Ce n'est pas la première fois que Mgr Besson demande à Leyvraz d'éviter les tensions interconfessionnelles, et de ne pas froisser les protestants. Il faut dire, qu'à Genève, cette question est souvent à l'ordre du jour. Le parti indépendant chrétien-social est souvent attaqué par les autres formations politiques qui l'accusent de cléricalisme et le suspectent de vouloir rallumer les luttes religieuses. Outre les partis, d'autres mouvements prétendent contrer le parti catholique et faire échec au péril communiste. Par exemple, la Ligue pour le christianisme, mouvement auxiliaire laïque, publie un Manifeste pour ‘"établir entre les chrétiens de toutes dénominations, de toutes classes et de tous pays un lien sacré; servir de liaison entre les institutions existantes, pour obtenir l'unité d'action de toutes les forces chrétiennes; renforcer partout l'esprit chrétien et stimuler son ardeur afin d'assurer la victoire du christianisme dans le monde1266"’. Si Leyvraz salue la création de ce mouvement, il n'en demeure pas moins sceptique car la Déclaration est signée, entre autres, par ... Alexandre Moriaud. En outre, l'éditorialiste accepte mal que ce groupe veuille ‘"entraîner les Eglises et leurs chefs (...) dans un effort commun pour la défense et le salut de la chrétienté1267"’ puisque, dans l'Eglise catholique, ‘"jamais, nous pouvons l'affirmer, les entraîneurs ne nous ont manqué, jamais nos chefs n'ont été derrière nous. Nous n'avons pas le droit et nous ne sentons pas la nécessité d' "entraîner" l'Eglise1268"’. Bref, le converti refuse de créer une "chapelle" qui se situerait dans les marges de l'Eglise romaine.

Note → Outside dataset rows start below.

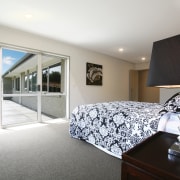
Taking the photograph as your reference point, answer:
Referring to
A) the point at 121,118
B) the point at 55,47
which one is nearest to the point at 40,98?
the point at 55,47

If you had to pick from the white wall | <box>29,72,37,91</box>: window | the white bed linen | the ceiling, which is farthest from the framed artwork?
the white bed linen

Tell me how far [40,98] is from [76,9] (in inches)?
101

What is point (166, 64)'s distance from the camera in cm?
84

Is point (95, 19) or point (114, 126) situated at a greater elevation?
point (95, 19)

Autre débat, celui lancé à proximité des élections par une autre formation, le Groupe de défense protestante qui, tout en affichant l'étiquette réformée, considère le parti confessionnel catholique comme une atteinte à la laïcité prévue dans la Constitution. A quoi Leyvraz rétorque : ‘"Nous défions ces Messieurs de nous prouver que notre Constitution interdise à des citoyens de se grouper sur le terrain politique et social selon leurs convictions QUELLES QU'ELLES SOIENT, pourvu que l'action de ce groupement ne soit pas attentatoire à l'ordre public et aux bonnes moeurs."’ Puis il demande : ‘"Serait-ce donc une tare que de se réclamer ainsi du christianisme ? Et ce n'en serait pas une que de se réclamer du matérialisme intégral, de l'incrédulité agressive, du communisme persécuteur ?"’ Après avoir sommé le Groupe de "montrer [ses] oeuvres et [ses] mains" et l'avoir accusé de faire le jeu des socialistes, Leyvraz conclut en dévoilant ses sentiments : ‘"Ces lignes vous rempliront peut-être de colère. Elles sont écrites dans l'amertume. Vous nous repoussez, c'est vous qui de toutes vos forces tentez de nous rejeter "hors les cadres" de la cité. Il y a sur notre commune bannière helvétique une Croix blanche qui condamne votre manoeuvre. Mais, j'y songe, cette Croix-là est certainement contraire à la laïcité de notre constitution. Qu'on l'efface ! Qu'on la barbouille de rouge ! - Non ? Vous protestez encore ? La guillotine rouge est en marche. Et si vous n'y veillez, un jour viendra où elle coupera net le débit de vos protestations incohérentes. Nicole sourit à cette perspective. Son rictus vous paie-t-il de vos peines1269 ?"’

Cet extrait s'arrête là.